Apple will finally launch its long-awaited original TV platform in 100 countries around the world this autumn, as part of an ad-free subscription service called Apple TV+.
Crucially, however, the tech giant did not put a price on the service, saying only it would be part of a new version of the Apple TV app that will be available on Apple devices including the Mac, smart TVs from Samsung and other manufacturers and the Roku and Amazon FireTV devices.
The announcement leaves the industry to speculate about how the Apple service will compare in cost to Netflix - whose US subscription prices range from $8.99 to $15.99 a month - and to Disney’s similarly named Disney+ streaming service, due to be unveiled in two weeks’ time.
Apple TV+ was one of a number of new services unveiled on Monday (March 25) at a star-studded event at Apple’s Silicon Valley headquarters hosted by company CEO Tim Cook. Other services announced included Apple News+, offering content from 300 magazines as well as the Los Angeles Times and The Wall Street Journal, an Apple Card credit card, and an Apple Arcade subscription games service.
The new Apple TV – also becoming available in 100 countries worldwide – will start with a software update in May and will allow users to watch movies from Apple’s iTunes service, cable channels like HBO and Showtime, and other kinds of programming in a single app.
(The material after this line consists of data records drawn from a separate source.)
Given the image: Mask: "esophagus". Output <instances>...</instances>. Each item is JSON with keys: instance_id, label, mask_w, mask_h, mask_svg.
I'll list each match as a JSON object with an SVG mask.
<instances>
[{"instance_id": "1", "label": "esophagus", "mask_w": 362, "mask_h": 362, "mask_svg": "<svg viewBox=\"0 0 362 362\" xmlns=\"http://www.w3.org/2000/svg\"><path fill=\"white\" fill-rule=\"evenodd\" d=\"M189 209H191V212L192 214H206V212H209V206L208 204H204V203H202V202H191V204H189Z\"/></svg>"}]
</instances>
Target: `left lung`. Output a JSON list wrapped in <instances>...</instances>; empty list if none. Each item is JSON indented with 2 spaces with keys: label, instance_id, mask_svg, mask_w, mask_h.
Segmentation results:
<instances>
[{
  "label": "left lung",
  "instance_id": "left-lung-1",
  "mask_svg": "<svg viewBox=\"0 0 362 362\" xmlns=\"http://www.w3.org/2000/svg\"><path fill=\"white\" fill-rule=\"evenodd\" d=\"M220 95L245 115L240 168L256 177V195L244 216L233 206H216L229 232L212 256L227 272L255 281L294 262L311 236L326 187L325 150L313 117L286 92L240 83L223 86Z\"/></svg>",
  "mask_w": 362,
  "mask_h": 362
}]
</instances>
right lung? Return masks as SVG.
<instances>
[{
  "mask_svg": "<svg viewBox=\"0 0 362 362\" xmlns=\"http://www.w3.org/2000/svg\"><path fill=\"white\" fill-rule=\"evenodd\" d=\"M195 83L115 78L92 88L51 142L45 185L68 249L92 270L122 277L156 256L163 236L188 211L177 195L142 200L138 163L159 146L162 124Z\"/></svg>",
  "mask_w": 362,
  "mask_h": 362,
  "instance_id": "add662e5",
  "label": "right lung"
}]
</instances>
Apple’s video heads Zack Van Amberg and Jamie Erlicht introduced the Apple TV+ portion of the presentation, saying the service would, in Erlicht’s words, be “dedicated to the best stories ever told.”
Top tier talent
Van Amberg and Erlicht were followed by Steven Spielberg, talking about his Amazing Stories reboot for Apple, Reese Witherspoon, Jennifer Aniston and Steve Carell, from the company’s comedy drama The Morning Show, J J Abrams, producer of music industry drama Little Voice, Jason Mamoa, from sci-fi series See, and Kumail Nanjiani, writer-producer of Apple’s comedy series Little America.
The executives showed brief snippets of shows in a sizzle reel, some of which are thought to be completed or near completion.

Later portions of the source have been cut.